> [EXCERPTED DATA]

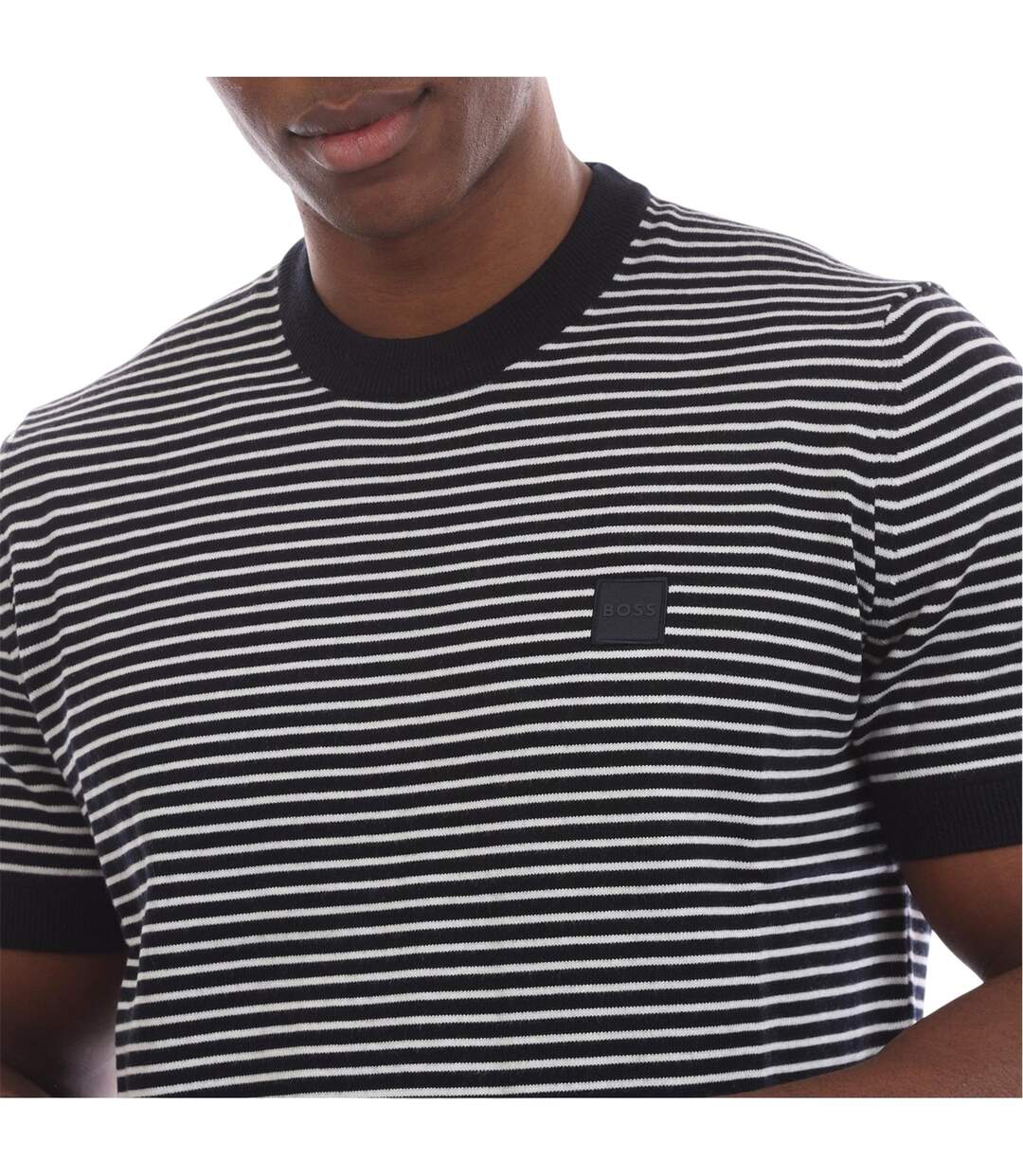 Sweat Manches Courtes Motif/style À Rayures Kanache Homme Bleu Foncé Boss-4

--

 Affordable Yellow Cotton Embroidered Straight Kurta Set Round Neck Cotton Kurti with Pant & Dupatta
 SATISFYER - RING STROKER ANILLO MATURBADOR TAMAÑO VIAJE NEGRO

--

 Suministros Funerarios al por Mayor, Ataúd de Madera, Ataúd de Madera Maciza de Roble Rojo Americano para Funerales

> [WORK REQUIRED]
Output the lines of the records above exactly as they appear, from the line containing "Affordable Yellow Cotton" through the line containing "SATISFYER - RING".

> [SOLUTION BELOW]
 Affordable Yellow Cotton Embroidered Straight Kurta Set Round Neck Cotton Kurti with Pant & Dupatta
 SATISFYER - RING STROKER ANILLO MATURBADOR TAMAÑO VIAJE NEGRO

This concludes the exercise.